- Born: Bernard James King 25 March 1934^{[citation needed]} Maleny, Queensland, Australia^{[citation needed]}
- Died: 20 December 2002 (aged 68) Gold Coast, Queensland, Australia
- Occupations: Celebrity chef; television personality; actor; TV judge; businessman;

= Bernard King (television) =

Australian stage actor, celebrity chef, and television personality

Bernard James King (25 March 1934 – 20 December 2002) was an Australian stage actor, celebrity chef, and television personality.

==Early life==

King was born into a farming family in Maleny, Queensland. He attended a Christian Brothers College in Nudgee on a scholarship. After his graduation he became a school teacher.

==Acting career==
King entered his first talent competition at age eight. He also participated in a World War II fund-raising effort, Smokes for Six Soldiers. While attending college he gained a reputation as a keen student and a powerful debater.

Even though he was working full-time as a teacher after graduation, he found time to participate in amateur theatre productions and variety shows.
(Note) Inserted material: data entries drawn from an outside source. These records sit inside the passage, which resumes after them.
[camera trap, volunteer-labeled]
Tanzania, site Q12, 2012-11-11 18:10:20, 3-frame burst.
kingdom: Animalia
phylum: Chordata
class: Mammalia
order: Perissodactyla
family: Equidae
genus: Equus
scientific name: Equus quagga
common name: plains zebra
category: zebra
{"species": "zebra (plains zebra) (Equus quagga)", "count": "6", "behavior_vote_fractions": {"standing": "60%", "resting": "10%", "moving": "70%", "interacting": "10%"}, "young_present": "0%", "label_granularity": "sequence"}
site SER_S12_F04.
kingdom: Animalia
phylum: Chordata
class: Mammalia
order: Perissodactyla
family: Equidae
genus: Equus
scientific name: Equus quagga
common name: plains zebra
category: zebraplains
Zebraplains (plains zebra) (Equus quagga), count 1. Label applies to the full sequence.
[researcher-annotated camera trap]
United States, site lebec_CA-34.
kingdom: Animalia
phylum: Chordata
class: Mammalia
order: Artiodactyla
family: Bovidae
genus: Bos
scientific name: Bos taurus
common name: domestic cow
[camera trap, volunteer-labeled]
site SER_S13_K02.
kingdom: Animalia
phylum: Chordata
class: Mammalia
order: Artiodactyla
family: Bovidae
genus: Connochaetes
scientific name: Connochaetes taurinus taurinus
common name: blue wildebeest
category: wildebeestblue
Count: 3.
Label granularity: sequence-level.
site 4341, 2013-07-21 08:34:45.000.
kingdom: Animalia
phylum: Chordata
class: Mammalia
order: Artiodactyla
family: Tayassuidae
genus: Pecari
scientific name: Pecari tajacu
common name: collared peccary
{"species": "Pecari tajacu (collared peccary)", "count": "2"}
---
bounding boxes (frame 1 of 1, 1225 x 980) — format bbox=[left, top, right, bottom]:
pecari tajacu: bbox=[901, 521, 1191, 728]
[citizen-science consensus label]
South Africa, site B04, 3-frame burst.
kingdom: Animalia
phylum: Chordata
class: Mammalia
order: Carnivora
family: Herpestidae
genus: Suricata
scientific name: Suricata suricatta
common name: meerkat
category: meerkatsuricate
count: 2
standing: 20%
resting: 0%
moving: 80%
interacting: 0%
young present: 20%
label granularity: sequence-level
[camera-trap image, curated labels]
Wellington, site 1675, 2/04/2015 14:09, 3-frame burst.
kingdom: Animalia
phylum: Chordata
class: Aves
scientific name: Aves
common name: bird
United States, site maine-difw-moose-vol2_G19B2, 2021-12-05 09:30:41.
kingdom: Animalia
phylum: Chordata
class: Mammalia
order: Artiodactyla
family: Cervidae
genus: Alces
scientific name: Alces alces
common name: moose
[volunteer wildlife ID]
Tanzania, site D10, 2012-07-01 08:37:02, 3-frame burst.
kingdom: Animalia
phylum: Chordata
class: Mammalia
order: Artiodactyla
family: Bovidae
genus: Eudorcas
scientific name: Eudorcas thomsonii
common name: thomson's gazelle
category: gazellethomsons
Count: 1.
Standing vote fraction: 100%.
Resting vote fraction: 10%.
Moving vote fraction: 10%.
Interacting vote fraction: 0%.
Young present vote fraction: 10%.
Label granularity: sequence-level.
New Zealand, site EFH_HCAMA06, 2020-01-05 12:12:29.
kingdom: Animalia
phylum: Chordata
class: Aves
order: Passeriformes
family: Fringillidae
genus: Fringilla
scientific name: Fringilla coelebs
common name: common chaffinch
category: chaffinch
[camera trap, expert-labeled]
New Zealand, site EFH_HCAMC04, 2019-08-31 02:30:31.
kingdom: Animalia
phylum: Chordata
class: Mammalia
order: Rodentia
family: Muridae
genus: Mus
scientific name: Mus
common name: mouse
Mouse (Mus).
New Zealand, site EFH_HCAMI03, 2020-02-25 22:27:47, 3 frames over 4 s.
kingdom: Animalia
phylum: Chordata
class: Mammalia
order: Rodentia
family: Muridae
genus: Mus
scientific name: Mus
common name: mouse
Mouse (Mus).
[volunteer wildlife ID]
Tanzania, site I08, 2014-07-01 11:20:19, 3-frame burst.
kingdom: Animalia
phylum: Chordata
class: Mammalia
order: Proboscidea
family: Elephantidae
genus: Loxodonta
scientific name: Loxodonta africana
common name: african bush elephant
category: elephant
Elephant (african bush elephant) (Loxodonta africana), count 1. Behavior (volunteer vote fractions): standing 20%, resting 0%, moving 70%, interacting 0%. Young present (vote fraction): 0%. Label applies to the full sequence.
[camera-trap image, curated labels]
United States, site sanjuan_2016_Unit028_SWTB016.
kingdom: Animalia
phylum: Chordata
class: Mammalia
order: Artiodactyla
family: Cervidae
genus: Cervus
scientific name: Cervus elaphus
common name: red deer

Part-time work on ABC Radio eventually became sufficient to allow him to give up the teaching post.

His career as a chef began almost accidentally, due to a party he hosted for English actress Vivien Leigh and the Stratford on Avon Theatre Company. The dinner, for 50 people, was at his small apartment in Brisbane. One of the attendees was Maureen Kissell, host of ABC's program A Woman's World; she was so impressed that she invited him to present a cooking demonstration on her show in Sydney.

Another party at his residence, attended by Good Morning Australia hostess Del Cartwright, resulted in an invitation to demonstrate his prowess on that program. That soon became a regular part of the program, and then a separate 30-minute program, King's Kitchen.

He became a judge on the daytime TV talent show Pot of Gold, then Pot Luck, and New Faces. He soon gained a reputation as an acerbic judge. King took pride in steering the talentless away from show business. He would frequently give a contestant very low scores, such as two out of ten, and would at times simply give them zero.

King pioneered television advertorials, demonstrating the use of sponsor-supplied products. He mounted a cabaret show at Sydney's Roxy Revue Theatre-Restaurant, which ran for seven years.

By 1982 King had become an industry, earning five million dollars from lucrative sponsorship deals, licensing arrangements, a signature range of herbs and spices and wide-ranging media commitments.. During the late 1990s he made public appearances in shopping centres, television programs and other public locations to host cooking demonstrations. These appearances were made alongside two well built and scantily clad male assistants dubbed by Kerri-Anne Kennerley as The Bernardettes (Craig Bonney and Ian Burn).

==Personal life==

King was homosexual and had many lovers. His biographer, Stephanie Clifford-Smith, says "Fidelity wasn't top of his list". His partner of thirteen years was Alan Marshall. One of his best known platonic friendships was with song and dance man Sammy Davis Jr.

In later years, King struggled with his finances. He mortgaged his house to fund a second season at the troubled Parramatta Riverside Theatres. The season was a flop, and the house was lost.

King died mid-morning on 20 December 2002 in the garden of a house where he was living rent-free in exchange for gardening duties on the Gold Coast, Queensland. He had an angina attack and blacked out, causing him to fall from the upper terrace 10 m to the driveway. He was 68 years old.

== Legacy ==
Interview tapes recorded by King's biographer, Stephanie Clifford-Smith, were acquired by State Library of Queensland in 2016.